(List of tasks):
A) According to the article on datacentre server chips, which organizations made up the EuroCloud Server consortium?
B) Reproduce the datacentre server chip article word for word from "An EU-funded project, EuroCloud" to "with other pods.".

Concerns about datacentre energy consumption are nothing new. Noting a wasteful mismatch between the desktop central processing units (CPUs) and datacentre requirements, researchers set out to deliver a chip that was fit for purpose. The result was commercialized and sparked a trend for Arm-based server chips for the cloud. To celebrate 20 years of HiPEAC, we caught up with Babak Falsafi (EPFL) to find out more.

Article originally published by HiPEAC

Feel free to visit the EuroCloud project page

In the early 2010s, data centres were expanding rapidly, and their energy requirements were spiralling. This bloated energy consumption was partly due to the fact that the hardware and operating systems used for servers were in fact originally designed for desktop computers, Babak Falsafi, professor in the School of Computer and Communication Sciences at EPFL, explains. ‘Server chips were being built with x86 (Intel / AMD) technologies. These chips were primarily power-density limited: the cores were huge, and they had functionality that was not needed at the time by a lot of applications in the data centre, such as data serving, web serving, data caching, and analytics.’

Not only were the CPU cores a complete mismatch for the workloads, Babak notes; other aspects pushed up energy demands: ‘The server chips also integrated a lot of on-chip memory to cool down the chip (memory has a much lower power density) which was at best not used by the applications but in the worst case slowed down lookups for information that resided in larger on-chip memory.’

From EU-funded project to Arm-based server chip

An EU-funded project, EuroCloud Server, whose consortium comprised Arm, EPFL, imec, Nokia and the University of Cyprus, was launched in 2010 to develop cloud-native servers with 64-bit out-of-order Arm cores, derived from the Cortex A-15 and 3D-stacked DRAM running cloud services. The project resulted in ‘scale-out processors’ that organized silicon resources into physical servers called ‘pods’ which shared I/O and memory ports and pins with other pods.

(Provided records):
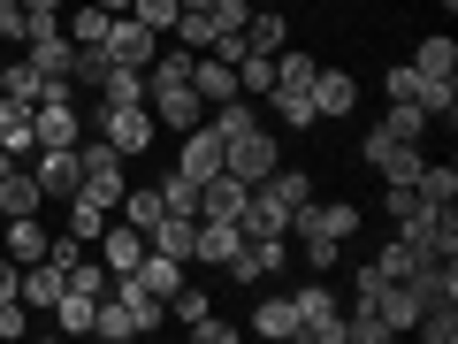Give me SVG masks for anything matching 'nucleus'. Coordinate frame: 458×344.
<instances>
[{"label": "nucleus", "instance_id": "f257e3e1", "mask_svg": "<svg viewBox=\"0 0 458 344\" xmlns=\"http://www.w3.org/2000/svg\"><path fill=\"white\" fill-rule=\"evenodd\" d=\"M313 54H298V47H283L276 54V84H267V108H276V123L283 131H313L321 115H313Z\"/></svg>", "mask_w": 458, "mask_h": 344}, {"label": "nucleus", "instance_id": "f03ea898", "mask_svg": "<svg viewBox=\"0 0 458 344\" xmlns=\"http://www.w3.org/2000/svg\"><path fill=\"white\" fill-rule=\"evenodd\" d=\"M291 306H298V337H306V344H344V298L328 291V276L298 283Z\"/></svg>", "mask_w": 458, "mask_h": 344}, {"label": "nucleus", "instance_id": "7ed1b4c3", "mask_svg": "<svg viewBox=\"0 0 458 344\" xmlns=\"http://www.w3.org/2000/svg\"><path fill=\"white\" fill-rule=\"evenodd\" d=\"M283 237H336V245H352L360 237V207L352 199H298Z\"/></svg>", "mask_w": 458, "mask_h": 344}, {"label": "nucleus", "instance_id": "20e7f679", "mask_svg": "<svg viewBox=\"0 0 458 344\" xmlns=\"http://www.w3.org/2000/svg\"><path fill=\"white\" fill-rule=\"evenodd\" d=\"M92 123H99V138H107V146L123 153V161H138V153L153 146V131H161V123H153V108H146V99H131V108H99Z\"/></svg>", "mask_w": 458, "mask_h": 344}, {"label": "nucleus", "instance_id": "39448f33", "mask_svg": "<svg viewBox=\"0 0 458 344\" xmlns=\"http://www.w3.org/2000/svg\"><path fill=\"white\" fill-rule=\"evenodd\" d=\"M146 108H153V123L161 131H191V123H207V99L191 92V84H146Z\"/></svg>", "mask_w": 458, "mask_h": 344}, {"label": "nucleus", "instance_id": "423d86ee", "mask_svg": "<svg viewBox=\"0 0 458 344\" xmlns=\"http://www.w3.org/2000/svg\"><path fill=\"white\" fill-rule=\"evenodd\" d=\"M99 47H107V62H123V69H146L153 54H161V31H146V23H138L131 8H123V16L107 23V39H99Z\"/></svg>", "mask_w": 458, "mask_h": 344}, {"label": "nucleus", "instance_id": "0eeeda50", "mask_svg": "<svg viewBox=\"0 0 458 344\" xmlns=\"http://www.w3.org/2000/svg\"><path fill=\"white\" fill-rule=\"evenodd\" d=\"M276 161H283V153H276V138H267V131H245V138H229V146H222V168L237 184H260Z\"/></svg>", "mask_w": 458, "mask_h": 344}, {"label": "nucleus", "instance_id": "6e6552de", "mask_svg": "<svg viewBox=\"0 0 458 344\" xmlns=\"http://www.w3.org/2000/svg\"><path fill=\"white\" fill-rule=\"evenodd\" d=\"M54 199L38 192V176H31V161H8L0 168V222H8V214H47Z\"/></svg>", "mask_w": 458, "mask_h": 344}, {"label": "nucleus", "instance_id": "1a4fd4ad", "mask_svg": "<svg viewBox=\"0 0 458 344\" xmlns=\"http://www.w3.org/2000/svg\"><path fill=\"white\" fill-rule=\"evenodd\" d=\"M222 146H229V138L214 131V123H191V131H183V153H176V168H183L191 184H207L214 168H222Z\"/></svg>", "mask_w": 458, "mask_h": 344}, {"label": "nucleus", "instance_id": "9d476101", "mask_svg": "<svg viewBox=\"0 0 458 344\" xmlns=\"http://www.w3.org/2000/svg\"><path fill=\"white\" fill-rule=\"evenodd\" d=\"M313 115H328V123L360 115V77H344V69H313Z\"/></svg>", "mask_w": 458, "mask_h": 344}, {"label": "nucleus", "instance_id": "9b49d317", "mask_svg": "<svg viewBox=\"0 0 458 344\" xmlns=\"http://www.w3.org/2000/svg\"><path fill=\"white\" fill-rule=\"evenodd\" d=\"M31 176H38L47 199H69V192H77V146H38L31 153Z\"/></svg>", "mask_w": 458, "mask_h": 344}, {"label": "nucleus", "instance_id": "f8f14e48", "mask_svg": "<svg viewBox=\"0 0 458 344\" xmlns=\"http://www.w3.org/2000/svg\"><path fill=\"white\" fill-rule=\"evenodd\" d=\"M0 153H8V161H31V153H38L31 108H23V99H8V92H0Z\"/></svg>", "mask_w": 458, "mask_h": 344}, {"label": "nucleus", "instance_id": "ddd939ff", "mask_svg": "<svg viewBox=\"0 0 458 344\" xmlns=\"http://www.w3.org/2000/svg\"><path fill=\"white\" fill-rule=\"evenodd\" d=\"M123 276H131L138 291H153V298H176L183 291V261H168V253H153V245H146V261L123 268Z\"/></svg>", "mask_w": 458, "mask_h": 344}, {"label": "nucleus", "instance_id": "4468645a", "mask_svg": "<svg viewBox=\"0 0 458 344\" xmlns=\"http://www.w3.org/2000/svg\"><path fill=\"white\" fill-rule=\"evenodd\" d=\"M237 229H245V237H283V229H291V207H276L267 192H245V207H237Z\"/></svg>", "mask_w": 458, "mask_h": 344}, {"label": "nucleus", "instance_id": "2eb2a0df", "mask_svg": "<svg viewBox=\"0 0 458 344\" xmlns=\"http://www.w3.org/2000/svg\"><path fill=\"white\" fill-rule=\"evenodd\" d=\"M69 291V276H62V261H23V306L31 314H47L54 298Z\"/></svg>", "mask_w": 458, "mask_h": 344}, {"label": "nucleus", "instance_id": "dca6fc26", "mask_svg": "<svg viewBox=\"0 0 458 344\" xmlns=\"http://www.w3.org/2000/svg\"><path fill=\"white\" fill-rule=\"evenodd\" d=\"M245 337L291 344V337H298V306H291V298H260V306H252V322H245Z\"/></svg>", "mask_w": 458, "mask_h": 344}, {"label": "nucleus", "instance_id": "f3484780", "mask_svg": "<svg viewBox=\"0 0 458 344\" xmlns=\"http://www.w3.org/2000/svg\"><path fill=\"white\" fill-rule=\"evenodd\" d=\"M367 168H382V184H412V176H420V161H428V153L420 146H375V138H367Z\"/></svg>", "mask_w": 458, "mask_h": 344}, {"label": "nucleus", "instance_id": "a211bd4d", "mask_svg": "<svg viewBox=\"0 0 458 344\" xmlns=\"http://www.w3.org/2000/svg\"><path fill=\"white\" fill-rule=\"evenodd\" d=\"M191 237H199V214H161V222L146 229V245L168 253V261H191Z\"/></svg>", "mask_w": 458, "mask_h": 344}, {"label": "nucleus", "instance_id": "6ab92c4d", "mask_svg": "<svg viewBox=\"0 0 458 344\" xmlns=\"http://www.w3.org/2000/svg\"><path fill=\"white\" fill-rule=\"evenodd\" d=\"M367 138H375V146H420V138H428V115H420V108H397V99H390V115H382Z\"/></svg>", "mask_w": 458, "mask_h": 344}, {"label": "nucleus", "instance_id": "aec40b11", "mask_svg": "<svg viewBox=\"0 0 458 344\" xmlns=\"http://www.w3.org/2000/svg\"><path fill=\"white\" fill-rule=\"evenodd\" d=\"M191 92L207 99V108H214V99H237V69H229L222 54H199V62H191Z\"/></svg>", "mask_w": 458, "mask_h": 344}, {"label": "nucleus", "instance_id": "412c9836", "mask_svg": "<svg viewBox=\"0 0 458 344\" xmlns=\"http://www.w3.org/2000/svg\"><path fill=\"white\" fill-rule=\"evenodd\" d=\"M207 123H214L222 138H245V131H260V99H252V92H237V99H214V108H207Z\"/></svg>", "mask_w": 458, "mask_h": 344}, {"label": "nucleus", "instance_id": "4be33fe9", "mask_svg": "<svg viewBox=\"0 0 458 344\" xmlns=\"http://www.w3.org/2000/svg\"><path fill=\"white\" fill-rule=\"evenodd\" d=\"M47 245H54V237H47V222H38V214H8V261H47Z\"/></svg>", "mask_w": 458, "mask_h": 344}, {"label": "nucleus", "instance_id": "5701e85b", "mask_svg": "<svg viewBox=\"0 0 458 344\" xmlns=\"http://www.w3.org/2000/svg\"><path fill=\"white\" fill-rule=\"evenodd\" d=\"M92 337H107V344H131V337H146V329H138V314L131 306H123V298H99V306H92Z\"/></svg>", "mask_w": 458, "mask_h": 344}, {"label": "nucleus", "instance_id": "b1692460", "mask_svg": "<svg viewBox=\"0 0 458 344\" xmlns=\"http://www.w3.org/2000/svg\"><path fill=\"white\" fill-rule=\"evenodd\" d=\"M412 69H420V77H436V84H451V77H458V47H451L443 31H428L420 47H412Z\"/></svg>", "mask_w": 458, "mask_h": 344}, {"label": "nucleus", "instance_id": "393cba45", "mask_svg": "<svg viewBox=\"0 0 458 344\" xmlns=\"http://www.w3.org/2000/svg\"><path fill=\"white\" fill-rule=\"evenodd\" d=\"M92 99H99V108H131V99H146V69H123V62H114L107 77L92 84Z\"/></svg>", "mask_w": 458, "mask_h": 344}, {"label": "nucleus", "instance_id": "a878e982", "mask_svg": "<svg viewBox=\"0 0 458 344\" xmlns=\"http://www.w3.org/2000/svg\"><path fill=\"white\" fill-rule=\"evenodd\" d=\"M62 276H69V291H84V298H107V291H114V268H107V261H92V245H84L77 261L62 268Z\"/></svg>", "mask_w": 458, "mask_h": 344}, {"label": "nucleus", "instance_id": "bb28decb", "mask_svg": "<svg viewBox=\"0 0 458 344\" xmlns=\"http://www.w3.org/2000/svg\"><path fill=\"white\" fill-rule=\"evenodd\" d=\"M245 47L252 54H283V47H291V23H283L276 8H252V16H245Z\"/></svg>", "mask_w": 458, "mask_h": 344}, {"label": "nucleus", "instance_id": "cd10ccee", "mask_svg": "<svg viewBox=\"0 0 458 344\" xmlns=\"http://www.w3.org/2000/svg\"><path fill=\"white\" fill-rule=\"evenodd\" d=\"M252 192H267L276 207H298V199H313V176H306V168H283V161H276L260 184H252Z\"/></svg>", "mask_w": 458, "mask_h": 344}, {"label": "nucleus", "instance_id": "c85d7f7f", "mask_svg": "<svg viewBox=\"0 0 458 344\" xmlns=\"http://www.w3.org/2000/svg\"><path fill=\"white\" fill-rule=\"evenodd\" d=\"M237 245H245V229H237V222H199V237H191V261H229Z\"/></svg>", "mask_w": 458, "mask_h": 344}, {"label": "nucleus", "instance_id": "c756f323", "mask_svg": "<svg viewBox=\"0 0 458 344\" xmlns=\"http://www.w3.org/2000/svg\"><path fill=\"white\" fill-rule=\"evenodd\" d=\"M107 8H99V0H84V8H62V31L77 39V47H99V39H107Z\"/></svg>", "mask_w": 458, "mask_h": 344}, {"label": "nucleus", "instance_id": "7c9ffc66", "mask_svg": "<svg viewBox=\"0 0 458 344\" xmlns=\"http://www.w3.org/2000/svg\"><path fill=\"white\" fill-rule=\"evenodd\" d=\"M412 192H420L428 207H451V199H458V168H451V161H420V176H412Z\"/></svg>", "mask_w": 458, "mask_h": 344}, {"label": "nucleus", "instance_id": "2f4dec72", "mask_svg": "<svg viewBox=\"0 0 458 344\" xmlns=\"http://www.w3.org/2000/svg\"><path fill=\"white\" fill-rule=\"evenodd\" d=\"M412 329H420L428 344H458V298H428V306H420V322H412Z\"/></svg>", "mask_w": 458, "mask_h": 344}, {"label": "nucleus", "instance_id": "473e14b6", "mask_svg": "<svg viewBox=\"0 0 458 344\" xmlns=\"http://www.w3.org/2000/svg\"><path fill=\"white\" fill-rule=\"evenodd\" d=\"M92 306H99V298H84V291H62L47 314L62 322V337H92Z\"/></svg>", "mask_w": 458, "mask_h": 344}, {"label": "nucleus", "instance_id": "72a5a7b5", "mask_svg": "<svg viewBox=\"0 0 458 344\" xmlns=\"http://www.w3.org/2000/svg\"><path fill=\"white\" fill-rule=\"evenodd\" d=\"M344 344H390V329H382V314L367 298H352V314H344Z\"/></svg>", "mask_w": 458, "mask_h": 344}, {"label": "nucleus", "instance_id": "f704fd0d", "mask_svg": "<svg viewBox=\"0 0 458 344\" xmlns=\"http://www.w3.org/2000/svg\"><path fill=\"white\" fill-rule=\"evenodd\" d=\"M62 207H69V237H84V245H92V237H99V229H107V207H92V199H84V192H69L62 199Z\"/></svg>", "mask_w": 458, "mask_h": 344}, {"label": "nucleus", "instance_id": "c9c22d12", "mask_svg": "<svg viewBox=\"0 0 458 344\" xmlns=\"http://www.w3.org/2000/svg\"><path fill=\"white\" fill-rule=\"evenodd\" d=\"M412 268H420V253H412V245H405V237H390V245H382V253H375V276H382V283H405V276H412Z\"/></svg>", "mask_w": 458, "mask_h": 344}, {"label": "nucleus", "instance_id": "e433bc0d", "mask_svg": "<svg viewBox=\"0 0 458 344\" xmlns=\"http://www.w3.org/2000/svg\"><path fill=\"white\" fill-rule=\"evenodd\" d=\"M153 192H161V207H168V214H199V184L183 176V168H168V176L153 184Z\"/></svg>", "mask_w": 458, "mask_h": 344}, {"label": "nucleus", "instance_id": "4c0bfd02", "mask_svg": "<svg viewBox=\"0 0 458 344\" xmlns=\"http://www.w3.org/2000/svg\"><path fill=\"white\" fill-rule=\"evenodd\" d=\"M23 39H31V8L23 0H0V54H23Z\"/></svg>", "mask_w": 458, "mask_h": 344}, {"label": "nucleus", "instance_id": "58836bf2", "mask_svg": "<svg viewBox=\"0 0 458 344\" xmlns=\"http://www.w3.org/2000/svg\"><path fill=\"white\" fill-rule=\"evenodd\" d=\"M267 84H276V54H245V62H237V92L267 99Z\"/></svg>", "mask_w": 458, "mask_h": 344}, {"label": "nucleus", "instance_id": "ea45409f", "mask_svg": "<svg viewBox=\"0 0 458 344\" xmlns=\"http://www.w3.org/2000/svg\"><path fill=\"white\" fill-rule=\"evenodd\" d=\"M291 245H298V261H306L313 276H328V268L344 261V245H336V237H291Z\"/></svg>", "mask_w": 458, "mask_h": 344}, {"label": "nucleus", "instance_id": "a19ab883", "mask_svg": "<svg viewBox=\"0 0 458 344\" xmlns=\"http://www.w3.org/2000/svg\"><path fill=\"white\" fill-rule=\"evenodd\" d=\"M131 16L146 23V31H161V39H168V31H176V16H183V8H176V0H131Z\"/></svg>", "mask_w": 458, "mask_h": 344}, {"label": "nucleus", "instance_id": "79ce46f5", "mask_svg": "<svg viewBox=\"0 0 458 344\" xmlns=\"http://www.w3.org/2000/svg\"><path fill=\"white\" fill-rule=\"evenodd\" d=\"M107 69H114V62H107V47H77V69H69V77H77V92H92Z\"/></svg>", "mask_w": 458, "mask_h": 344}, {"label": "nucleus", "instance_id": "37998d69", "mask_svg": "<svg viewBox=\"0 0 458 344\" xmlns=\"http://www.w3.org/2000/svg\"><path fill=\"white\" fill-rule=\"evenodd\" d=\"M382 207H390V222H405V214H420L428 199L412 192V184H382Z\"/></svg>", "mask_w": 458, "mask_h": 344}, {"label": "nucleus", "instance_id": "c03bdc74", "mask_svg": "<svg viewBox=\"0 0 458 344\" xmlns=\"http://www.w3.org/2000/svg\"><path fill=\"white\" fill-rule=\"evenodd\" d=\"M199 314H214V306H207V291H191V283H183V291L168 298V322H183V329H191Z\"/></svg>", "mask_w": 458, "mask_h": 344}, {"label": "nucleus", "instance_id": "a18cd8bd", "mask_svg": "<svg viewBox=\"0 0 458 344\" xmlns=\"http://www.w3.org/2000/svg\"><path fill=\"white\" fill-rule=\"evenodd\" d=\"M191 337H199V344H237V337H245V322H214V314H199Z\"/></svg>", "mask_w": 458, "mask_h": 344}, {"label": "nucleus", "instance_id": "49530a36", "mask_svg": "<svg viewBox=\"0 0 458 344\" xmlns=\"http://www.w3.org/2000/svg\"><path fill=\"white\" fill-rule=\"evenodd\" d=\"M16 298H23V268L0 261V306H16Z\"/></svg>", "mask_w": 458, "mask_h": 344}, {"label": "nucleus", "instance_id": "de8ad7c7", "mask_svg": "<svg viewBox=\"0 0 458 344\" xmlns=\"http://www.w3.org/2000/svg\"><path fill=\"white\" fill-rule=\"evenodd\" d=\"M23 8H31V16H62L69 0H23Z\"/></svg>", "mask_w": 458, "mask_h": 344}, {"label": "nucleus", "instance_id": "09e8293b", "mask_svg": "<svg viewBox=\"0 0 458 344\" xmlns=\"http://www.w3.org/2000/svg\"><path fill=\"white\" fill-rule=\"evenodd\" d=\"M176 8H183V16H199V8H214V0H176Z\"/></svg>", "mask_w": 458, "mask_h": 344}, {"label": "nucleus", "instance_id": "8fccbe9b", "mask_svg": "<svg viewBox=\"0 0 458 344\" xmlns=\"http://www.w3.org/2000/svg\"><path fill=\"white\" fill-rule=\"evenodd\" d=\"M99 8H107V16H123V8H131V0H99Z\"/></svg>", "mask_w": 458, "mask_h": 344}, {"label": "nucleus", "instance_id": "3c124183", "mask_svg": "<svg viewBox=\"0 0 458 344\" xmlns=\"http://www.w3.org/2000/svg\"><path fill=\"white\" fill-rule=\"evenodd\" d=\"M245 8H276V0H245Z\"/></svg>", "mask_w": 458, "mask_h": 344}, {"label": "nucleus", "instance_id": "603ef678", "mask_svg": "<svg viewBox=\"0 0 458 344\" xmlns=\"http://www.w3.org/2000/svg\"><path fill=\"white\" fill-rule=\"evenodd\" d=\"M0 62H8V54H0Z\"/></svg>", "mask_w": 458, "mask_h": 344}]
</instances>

* * *

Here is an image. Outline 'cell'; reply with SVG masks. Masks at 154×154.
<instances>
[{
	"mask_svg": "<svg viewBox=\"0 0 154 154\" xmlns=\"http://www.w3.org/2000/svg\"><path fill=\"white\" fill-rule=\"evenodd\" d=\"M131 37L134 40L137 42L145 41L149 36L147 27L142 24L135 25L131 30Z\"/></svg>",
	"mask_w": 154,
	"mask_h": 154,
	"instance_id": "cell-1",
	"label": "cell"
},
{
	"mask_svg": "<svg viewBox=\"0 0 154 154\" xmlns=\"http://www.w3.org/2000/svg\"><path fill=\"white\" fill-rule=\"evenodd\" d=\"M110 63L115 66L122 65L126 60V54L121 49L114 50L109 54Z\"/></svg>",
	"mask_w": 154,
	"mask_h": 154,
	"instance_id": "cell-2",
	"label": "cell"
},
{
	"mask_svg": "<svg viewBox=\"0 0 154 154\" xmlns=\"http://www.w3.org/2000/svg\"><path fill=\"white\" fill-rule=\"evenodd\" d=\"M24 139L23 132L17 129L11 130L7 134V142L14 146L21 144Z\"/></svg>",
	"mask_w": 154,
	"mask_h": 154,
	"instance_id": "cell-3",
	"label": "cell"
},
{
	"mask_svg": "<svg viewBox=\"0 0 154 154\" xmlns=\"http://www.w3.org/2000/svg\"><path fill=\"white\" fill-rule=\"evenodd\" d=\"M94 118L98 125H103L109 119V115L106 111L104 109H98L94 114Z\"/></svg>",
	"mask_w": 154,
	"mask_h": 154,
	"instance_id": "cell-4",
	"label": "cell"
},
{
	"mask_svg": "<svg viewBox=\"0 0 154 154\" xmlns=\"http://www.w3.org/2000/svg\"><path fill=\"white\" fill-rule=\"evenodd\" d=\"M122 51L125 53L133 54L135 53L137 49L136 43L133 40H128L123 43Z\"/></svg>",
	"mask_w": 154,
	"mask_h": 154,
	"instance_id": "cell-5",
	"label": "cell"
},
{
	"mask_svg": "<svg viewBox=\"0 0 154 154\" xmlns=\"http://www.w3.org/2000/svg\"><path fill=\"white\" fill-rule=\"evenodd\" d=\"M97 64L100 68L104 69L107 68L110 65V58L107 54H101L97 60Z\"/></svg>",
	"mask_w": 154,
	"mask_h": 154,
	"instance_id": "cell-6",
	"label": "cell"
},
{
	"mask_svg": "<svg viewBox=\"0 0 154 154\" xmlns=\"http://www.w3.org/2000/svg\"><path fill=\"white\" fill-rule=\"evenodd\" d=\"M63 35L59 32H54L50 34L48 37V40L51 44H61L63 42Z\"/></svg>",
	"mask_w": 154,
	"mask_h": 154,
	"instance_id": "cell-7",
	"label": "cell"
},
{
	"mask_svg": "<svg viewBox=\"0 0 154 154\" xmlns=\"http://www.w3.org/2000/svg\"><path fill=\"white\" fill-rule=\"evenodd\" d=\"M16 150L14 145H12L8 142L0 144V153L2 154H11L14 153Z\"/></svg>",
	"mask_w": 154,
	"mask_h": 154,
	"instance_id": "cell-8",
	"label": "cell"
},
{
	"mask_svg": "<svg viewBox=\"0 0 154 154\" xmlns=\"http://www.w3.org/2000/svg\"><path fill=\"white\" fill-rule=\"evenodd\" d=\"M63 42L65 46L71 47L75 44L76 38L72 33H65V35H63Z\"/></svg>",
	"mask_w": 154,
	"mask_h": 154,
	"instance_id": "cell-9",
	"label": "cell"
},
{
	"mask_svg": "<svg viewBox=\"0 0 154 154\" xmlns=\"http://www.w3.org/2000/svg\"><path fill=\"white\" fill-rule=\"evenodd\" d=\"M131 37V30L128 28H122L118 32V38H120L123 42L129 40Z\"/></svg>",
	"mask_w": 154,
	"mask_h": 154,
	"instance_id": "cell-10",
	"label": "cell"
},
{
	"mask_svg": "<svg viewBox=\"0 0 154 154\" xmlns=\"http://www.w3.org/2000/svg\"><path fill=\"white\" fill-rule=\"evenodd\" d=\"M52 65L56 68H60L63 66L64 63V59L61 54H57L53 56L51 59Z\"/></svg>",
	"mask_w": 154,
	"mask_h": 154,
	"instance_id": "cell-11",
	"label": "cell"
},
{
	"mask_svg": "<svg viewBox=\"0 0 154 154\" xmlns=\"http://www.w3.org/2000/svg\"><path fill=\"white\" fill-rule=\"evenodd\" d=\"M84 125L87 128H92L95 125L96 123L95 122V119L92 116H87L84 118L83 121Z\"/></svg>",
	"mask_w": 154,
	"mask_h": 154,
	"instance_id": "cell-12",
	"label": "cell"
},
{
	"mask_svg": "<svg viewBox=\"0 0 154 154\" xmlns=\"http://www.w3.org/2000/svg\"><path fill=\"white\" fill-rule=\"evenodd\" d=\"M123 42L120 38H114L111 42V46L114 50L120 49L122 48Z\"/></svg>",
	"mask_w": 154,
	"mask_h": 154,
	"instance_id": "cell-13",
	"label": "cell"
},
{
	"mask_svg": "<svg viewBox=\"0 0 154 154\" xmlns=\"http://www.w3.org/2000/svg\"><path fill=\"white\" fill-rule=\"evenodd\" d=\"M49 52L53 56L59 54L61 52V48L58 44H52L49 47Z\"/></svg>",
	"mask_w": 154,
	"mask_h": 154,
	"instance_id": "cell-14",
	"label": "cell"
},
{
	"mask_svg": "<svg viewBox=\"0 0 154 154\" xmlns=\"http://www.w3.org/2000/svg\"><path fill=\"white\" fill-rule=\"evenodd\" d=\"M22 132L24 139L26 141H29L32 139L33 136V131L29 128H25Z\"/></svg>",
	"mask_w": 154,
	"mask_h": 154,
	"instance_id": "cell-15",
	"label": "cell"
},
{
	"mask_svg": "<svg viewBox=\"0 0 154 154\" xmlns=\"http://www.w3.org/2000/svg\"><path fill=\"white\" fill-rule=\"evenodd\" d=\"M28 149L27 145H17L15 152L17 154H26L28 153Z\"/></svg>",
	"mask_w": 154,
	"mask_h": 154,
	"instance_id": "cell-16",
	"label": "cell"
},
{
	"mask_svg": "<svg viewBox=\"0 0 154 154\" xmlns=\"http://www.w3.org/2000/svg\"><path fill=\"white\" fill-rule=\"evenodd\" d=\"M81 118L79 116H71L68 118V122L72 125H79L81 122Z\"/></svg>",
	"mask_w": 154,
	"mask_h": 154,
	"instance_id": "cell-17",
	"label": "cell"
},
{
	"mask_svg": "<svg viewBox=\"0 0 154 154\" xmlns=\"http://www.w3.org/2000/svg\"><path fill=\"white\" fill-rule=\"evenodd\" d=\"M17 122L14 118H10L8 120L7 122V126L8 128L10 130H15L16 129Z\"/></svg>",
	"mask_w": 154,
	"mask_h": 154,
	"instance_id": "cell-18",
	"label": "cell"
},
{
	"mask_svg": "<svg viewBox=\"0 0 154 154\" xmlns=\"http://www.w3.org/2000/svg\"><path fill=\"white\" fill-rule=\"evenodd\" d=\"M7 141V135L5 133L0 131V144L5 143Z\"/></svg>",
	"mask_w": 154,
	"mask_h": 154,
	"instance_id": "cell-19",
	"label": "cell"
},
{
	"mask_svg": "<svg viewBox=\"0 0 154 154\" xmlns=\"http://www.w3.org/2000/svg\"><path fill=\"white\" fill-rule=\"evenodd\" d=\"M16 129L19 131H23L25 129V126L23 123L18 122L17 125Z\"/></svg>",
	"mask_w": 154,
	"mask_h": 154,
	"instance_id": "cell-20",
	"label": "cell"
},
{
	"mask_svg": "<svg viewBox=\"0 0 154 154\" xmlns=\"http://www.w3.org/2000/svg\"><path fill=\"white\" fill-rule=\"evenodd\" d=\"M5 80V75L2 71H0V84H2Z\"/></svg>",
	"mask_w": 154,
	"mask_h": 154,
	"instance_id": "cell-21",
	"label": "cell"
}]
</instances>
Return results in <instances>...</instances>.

==

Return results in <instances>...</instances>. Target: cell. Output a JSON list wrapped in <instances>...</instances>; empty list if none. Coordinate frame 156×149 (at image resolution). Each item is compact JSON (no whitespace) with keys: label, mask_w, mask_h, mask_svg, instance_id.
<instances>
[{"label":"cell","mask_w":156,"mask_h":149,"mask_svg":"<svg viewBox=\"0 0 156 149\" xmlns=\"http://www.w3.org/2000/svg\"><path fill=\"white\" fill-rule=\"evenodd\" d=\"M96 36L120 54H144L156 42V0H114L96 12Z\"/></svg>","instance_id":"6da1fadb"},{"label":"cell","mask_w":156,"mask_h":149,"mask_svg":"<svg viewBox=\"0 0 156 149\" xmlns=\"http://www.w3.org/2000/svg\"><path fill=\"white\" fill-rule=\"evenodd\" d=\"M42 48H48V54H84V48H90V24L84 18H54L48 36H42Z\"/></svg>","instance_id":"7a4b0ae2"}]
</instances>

(Solution set):
A) Arm, EPFL, imec, Nokia and the University of Cyprus.

B)
An EU-funded project, EuroCloud Server, whose consortium comprised Arm, EPFL, imec, Nokia and the University of Cyprus, was launched in 2010 to develop cloud-native servers with 64-bit out-of-order Arm cores, derived from the Cortex A-15 and 3D-stacked DRAM running cloud services. The project resulted in ‘scale-out processors’ that organized silicon resources into physical servers called ‘pods’ which shared I/O and memory ports and pins with other pods.